EXERCISES —
(a) Check each statement against the diffuser text and answer yes or no, quoting the words that decide it: (i) The diffuser sits upstream from the impeller. (ii) The outlet of each discrete passage has a greater cross-sectional area than its inlet. (iii) In pipe diffusers, the impeller's exit flow enters the diffuser at the outer leading edge circle.
(b) Swap "gas turbine engines" for "jet engines" in the part of the diffuser text that opens with the words containing "Description" and closes with "components: an impeller and a diffuser.", and write that part out again.
(c) Supply the next part of the diffuser text, continuing from its last sentence.

╭─ DOCUMENT PASSAGE

Discrete passage diffuser

Abstract

A centrifugal compressor includes an impeller and a diffuser. The impeller has an inner integral hub with vanes thereon, is adapted to rotate within an outer shroud about a central longitudinal axis, and has a defined hub-to-shroud distribution of fluid exit angles. The diffuser, downstream from the impeller, comprises a plurality of circumferentially spaced discrete passages at least partially defining fluid paths through the diffuser, and angled such that adjacent discrete passages intersect each other to form an annular semi-vaneless diffuser inlet space. The discrete passages downstream of the semi-vaneless space each have an inlet therefrom and an outlet with a greater cross-sectional area than the inlet. The intersection of the annular semi-vaneless space and each discrete passage defines a leading edge thereof. Each discrete passage is defined by a wall bounding a cross-sectional area, the wall comprising at least a first substantially rectilinear portion and a second opposed convexly curved portion; the first substantially rectilinear portion is adjacent the hub of the impeller and the second opposed convexly curved portion is adjacent the outer shroud. The leading edge of each discrete diffuser passage provides a close incidence angle match with the fluid exit angles of the impeller.

Description

TECHNICAL FIELD

The present invention relates generally to centrifugal compressors, and in particular, to a diffuser for a centrifugal compressor.

BACKGROUND OF THE INVENTION

Centrifugal compressors have a wide variety of industrial and aeronautical applications, including gas turbine engines, fluid pumps and air compressors. Centrifugal compressors generally consist of at least two main components: an impeller and a diffuser.

Pipe diffusers, generally having circumferentially spaced frustro-conical discrete passages, are commonly used to perform these functions. Typically, the radially extending passages are angled from the radial direction such that their center lines are all tangent to a single tangency circle. A partially vaneless space is therefore created where the passages intersect, between the tangency circle and an outer leading edge circle. The intersection of circular pipe diffuser passages creates symmetrically located elliptical leading edge ridges formed on the leading edge circle. When such a diffuser is placed around an impeller, the exit flow from the impeller will enter the diffuser at the tangency circle, flow through the partially vaneless space, and enter the discrete passages of the diffuser.

╰─
╭─ DATA EXCERPTS

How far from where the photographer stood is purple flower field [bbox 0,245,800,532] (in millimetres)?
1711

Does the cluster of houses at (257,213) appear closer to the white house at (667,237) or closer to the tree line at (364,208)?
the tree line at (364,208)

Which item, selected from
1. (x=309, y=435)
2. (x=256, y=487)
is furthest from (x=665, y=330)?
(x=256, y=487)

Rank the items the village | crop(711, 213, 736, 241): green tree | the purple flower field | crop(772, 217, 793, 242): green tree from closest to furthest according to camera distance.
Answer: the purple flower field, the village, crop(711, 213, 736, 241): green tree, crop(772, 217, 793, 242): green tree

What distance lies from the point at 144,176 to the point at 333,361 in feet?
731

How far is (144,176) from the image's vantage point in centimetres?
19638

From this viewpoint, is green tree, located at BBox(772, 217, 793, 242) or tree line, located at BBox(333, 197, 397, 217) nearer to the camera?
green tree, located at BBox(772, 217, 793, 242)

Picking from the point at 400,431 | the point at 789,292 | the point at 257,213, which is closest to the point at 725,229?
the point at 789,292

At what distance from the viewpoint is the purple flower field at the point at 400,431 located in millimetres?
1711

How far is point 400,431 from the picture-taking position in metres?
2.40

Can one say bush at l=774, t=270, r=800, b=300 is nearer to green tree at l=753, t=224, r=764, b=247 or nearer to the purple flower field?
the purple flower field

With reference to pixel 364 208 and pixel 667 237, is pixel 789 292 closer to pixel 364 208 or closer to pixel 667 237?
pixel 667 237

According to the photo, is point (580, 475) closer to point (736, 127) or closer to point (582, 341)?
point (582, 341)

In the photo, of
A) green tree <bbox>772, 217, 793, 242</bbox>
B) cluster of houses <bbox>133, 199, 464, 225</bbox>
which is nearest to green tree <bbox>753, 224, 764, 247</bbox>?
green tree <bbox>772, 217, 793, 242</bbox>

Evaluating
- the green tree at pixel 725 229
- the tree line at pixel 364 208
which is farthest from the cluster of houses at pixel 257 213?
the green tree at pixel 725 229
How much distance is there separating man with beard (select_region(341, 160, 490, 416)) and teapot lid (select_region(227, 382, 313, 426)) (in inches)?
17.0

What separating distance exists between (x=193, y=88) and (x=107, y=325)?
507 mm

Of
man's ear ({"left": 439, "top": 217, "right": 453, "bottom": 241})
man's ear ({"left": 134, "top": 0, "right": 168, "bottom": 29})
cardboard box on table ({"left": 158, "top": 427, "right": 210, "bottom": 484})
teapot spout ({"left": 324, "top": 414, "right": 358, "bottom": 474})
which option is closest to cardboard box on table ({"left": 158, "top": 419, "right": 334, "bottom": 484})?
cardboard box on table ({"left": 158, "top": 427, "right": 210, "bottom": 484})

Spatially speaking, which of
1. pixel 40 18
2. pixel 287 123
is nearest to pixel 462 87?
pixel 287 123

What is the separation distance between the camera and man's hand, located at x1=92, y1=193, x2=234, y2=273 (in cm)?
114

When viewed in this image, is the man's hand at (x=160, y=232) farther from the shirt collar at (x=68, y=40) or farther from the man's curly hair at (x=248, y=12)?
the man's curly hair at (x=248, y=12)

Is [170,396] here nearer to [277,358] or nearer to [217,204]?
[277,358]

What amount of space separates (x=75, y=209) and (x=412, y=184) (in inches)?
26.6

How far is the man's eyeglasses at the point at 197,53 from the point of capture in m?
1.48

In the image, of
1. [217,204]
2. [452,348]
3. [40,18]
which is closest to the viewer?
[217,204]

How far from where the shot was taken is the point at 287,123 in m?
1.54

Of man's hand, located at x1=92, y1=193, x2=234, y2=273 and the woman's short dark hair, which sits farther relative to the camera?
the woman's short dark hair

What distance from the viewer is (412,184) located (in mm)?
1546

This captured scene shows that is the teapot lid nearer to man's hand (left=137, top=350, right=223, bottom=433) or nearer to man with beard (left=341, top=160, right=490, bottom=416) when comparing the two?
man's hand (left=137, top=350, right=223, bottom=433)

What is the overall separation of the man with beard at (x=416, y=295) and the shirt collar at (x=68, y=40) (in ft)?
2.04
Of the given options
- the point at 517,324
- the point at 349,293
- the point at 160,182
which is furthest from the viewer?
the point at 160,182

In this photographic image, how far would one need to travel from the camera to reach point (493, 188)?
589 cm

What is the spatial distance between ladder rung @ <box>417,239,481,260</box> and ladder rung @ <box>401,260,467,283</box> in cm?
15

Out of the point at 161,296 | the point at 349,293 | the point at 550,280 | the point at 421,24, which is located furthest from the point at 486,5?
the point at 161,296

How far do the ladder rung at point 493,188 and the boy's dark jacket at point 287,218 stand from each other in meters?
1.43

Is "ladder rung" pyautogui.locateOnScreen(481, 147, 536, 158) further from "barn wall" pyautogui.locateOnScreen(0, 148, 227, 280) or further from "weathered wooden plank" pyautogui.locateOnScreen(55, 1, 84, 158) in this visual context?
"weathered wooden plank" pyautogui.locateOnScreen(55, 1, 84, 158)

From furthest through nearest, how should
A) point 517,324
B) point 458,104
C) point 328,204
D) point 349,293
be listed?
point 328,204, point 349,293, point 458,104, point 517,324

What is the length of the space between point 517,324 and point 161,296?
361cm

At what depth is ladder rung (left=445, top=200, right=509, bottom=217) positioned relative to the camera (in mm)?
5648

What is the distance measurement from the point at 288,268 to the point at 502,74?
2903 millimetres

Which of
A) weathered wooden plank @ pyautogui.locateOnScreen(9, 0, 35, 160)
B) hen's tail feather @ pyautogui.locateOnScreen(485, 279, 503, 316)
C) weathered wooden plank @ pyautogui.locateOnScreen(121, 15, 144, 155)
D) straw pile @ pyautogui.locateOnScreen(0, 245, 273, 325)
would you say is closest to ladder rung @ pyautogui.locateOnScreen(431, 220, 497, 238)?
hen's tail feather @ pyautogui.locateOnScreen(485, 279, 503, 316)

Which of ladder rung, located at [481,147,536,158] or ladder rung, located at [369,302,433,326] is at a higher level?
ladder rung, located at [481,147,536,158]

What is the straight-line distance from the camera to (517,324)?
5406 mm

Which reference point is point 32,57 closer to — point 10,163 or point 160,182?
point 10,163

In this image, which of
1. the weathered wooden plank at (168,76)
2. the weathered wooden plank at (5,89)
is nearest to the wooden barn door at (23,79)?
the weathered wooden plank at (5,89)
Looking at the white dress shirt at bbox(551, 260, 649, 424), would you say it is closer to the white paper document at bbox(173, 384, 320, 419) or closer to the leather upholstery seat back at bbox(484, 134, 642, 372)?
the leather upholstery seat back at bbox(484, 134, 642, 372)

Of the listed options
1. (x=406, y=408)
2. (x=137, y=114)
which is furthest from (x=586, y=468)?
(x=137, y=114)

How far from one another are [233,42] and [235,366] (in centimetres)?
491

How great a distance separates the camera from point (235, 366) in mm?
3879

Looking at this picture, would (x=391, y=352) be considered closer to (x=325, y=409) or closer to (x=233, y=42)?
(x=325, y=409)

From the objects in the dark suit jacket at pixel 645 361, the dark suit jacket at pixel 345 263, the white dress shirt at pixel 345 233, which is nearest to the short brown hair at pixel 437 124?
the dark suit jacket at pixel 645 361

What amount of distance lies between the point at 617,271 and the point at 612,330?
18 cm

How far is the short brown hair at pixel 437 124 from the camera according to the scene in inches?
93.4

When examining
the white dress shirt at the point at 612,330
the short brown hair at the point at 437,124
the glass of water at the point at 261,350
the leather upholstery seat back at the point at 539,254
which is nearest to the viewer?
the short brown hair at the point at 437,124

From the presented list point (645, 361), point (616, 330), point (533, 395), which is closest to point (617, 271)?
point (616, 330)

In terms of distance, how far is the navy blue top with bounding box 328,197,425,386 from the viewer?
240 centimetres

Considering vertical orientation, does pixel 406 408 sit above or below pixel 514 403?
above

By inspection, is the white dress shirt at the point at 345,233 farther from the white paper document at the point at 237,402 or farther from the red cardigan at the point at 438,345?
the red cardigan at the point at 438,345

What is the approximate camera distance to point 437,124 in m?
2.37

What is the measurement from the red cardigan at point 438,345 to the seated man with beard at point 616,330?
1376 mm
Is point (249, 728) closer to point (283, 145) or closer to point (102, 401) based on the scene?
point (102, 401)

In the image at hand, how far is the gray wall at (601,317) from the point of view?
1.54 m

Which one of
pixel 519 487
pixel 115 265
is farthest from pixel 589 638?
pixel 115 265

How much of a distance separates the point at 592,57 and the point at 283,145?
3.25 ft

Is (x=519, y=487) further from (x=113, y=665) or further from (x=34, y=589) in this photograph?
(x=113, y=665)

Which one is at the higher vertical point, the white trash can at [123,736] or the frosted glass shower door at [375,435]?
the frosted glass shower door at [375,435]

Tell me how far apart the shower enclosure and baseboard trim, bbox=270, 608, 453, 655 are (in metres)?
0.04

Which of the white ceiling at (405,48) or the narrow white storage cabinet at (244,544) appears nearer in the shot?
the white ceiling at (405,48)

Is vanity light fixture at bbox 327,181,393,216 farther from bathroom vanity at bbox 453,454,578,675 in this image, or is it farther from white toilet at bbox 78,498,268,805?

╰─

RESPONSES TO THE TASKS —
(a)
(i) No: "The diffuser, downstream from the impeller"
(ii) Yes: "an outlet with a greater cross-sectional area than the inlet"
(iii) No: "will enter the diffuser at the tangency circle"

(b)
Description

TECHNICAL FIELD

The present invention relates generally to centrifugal compressors, and in particular, to a diffuser for a centrifugal compressor.

BACKGROUND OF THE INVENTION

Centrifugal compressors have a wide variety of industrial and aeronautical applications, including jet engines, fluid pumps and air compressors. Centrifugal compressors generally consist of at least two main components: an impeller and a diffuser.

(c)
One cause of centrifugal compressor pressure losses, which negatively affect the compressor efficiency and therefore the overall compressor aerodynamic performance, is any mismatch between the impeller exit flow angles and the inlet angles of the diffuser. As the distribution of the impeller fluid exit angles from the impeller hub to the shroud end of the impeller vanes is not uniform, it follows that ideally the leading edges of the diffuser passages would be shaped to provide a corresponding profile of inlet angles. Traditionally used diffuser pipes having a circular cross-section form generally oval diffuser passage leading edges, which fail to provide such an ideal match with the impeller fluid exit angles.

SUMMARY OF THE INVENTION

It is an object of the present invention to provide a diffuser capable of improving compressor efficiency.

It is a further object of the present invention to provide an improved incidence match between the impeller exit air angles and the diffuser leading edge angles.

Therefore, in accordance with the present invention, there is provided a centrifugal compressor including an impeller and a diffuser, the impeller having an inner integral hub with vanes thereon, being adapted to rotate within an outer shroud about a central longitudinal axis, and having a defined hub-to-shroud distribution of fluid exit angles, the diffuser, being downstream from the impeller, comprising: a plurality of circumferentially spaced discrete passages at least partially defining fluid paths through the diffuser, and being angled such that adjacent discrete passages intersect each other to form an annular semi-vaneless diffuser inlet space; the discrete passages downstream of the semi-vaneless space each having an inlet therefrom and an outlet with a greater cross-sectional area than the inlet; intersection of the annular semi-vaneless space and each discrete passage defining a leading edge thereof; each discrete passage being defined by a wall bounding a cross-sectional area, the wall comprising at least a first substantially rectilinear portion and a second opposed convexly curved portion; the first substantially rectilinear portion being adjacent the hub of the impeller and the second opposed convexly curved portion being adjacent the outer shroud; and the leading edge of each discrete diffuser passage providing a close incidence angle match with the fluid exit angles of the impeller. The walls defining the discrete passages downstream of the semi-vaneless diffuser portion are removably engaged with a diffuser case.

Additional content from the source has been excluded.